March 17, 2017

Looking for My Natural Father in the Mirror
Can You Help Me Find Him?

Do you know a man whose face resembles the one above?

If so I need your help...

He might be the man I have been waiting to meet for 50 years.

One day as she was shampooing me, my hairdresser Ada said, "you should start wearing your hair natural more often."

 Although she’s also a good friend I secretly wondered whether she was saying this because of all the extra effort it takes her to straighten my hair. I was always willing to take the time at home. The main reason was that the natural curls were accompanied by frizz.

On this day as Ada finished trimming my hair she said, “Let's try something new. Let me put some product on you to tame the frizz and then lightly dry it with the diffuser and see what you think...” 

When she finished her first attempt at this technique and turned me around to look in the mirror at the finished product, I started to cry. 
"What's wrong?" she questioned. "Nothing is wrong," I answered through tears.

I explained that I realized I was looking at a part of my natural father.

The father I never knew.

There are parts of me that look like my natural mother, who died in the summer of 2013. But many things about me are not like her at all, and my curly hair is one of those things. She had straight hair and so does my sister. And every day I wake up with this mop of curls unless I take the time to straighten them out. 

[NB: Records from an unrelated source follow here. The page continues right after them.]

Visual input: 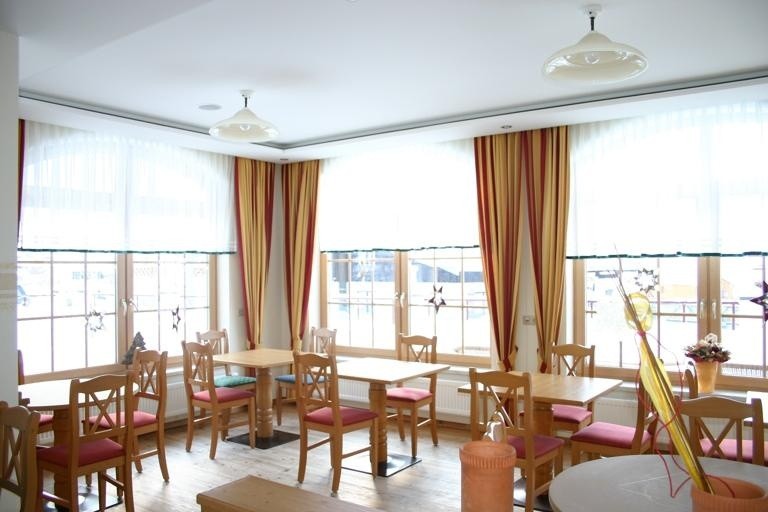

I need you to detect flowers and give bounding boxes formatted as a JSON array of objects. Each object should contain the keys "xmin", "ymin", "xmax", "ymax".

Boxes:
[{"xmin": 684, "ymin": 333, "xmax": 735, "ymax": 361}]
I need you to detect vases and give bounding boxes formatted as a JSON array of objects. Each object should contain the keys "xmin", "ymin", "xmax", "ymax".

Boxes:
[{"xmin": 693, "ymin": 357, "xmax": 720, "ymax": 393}]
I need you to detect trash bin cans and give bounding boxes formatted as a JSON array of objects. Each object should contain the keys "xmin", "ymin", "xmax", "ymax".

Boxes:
[
  {"xmin": 459, "ymin": 441, "xmax": 517, "ymax": 512},
  {"xmin": 691, "ymin": 476, "xmax": 768, "ymax": 512}
]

I have started wearing my hair natural more often, for reasons having mostly nothing to do with looks. When I see my curls, I feel a connection to the father I never knew

I am not obsessed with my looks.  There are a number of things I’d change about my physical self if I could. And yet at least a few times a week, I find myself sitting in front of the mirror, staring at myself until my eyes go dry.  I scrutinize my facial features inspecting every nook and cranny, surveying the canvas of my face for clues. I gaze at the curls going around and around, trying to make sense of my very face. 

It's the strangest thing ever, trying to make sense of your own face.

People who aren't not adopted have no clue what it is to stare at your face that is half a century old and try to understand how it got that way. I literally look at myself in the mirror and say, "Where did this face come from?"

The easy answer is: "God."

I've been told this all my life.

Please understand, I love God. 

I love Him so much.

And yet I know He got two people's help in making my face. 

I know who one of those people was. 

Who was the other?

I focus in and try to block out my mother's features, making every effort to isolate his features and find his face in mine.

What does he look like...this man I come from?

On the first night of our reunion, my mother told me that I look just like him.  (The photo above was the night we reunited, when I was 27 years old. This picture was taken moments before I knocked on her door to introduce my adult self to her.) She immediately noted my curly hair and the color of it and said it reminded her of him. 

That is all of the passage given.